Run rates vs economy rates = knockout teams
The teams with the best difference in batting scoring rates and bowling economy rates were the ones that made the semi-finals. Australia stood out with the best differential of +1.10, followed by South Africa (0.63), India (0.52) and England (0.06). These were also the four sides with positive differentials.
Boundary blitz and six-hitting surge
If the last two World Cups hinted at a bit of a revolution in power hitting in women's cricket, 2025 confirmed it. The tournament witnessed a record 133 sixes, 22 more than the 111 in 2017. This edition also had the balls-per-boundary ratio (9.8) go below ten.

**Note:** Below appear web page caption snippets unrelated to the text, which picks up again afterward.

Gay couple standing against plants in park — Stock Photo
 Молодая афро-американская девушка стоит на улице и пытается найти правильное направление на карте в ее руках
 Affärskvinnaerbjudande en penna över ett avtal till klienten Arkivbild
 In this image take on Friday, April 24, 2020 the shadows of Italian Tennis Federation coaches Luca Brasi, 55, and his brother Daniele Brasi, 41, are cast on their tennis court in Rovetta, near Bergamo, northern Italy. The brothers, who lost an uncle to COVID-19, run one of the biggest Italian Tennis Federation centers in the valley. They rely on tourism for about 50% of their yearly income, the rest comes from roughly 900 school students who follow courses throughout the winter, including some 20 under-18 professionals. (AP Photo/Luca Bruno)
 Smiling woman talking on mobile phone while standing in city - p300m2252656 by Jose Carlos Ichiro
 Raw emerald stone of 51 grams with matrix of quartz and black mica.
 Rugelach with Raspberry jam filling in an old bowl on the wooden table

For the first time, the overall run rate in an edition breached the five-run mark, finishing at 5.14, a sharp rise from 4.69 (2017) and 4.68 (2022).
Left-arm is right
No bowling type exerted more influence at this World Cup than left-arm spin. It delivered the lowest balls-per-wicket ratio of all bowling types - 29.99, around four balls fewer than the next best, which was right-arm legspin. There was also the most wickets by left-arm spin in an edition, 110, which was 33 more than the record in 1982.
Lower-order comebacks
If top-order dominance was a headline, the resilience of the lower order was the other. The last five wickets averaged 20.1 runs in 2025, the best in a women's ODI World Cup, and scored at 5.3 runs per over. Those translated to nearly 100 runs in 19 overs.
The star performers: Wolvaardt and Deepti
Laura Wolvaardt scored 571 runs, the most by any batter in a women's ODI World Cup edition, and a record 336 runs now in the World Cup knockouts. Her overall tally of 1328 runs is now the second-highest in the history of the tournament after Debbie Hockley's 1501.
Deepti Sharma, meanwhile, became the first woman to score 200-plus runs and take 20-plus wickets in an ODI tournament. She joined Greg Chappell (1981-82) and Kapil Dev (1985-86), both at the Benson & Hedges tournaments in Australia, as the only players to achieve that double.
Catches continue to go down
Dropped catches continued to plague teams throughout the competition. Nearly one in every three chances went down, with a catch efficiency of 67.3%, a dip from the 72.9% in 2022. England (76.9%) and New Zealand (75%) were the sharpest, while Bangladesh (44.4%), India (63.3%), South Africa and Australia (both 66.7%) found themselves at the other end. In a tournament where batting flourished, fielding often failed to keep up with expectations.
The Desperate Review System
If the DRS was meant to bring clarity, it revealed desperation on the part of the teams instead.
On average, teams managed one successful review every three attempts. India led the way for the wrong reasons, with 11 unsuccessful calls out of 15, followed by Australia (6/10). Only Bangladesh stood out with an 80% success rate in five reviews, no other team crossed 45%.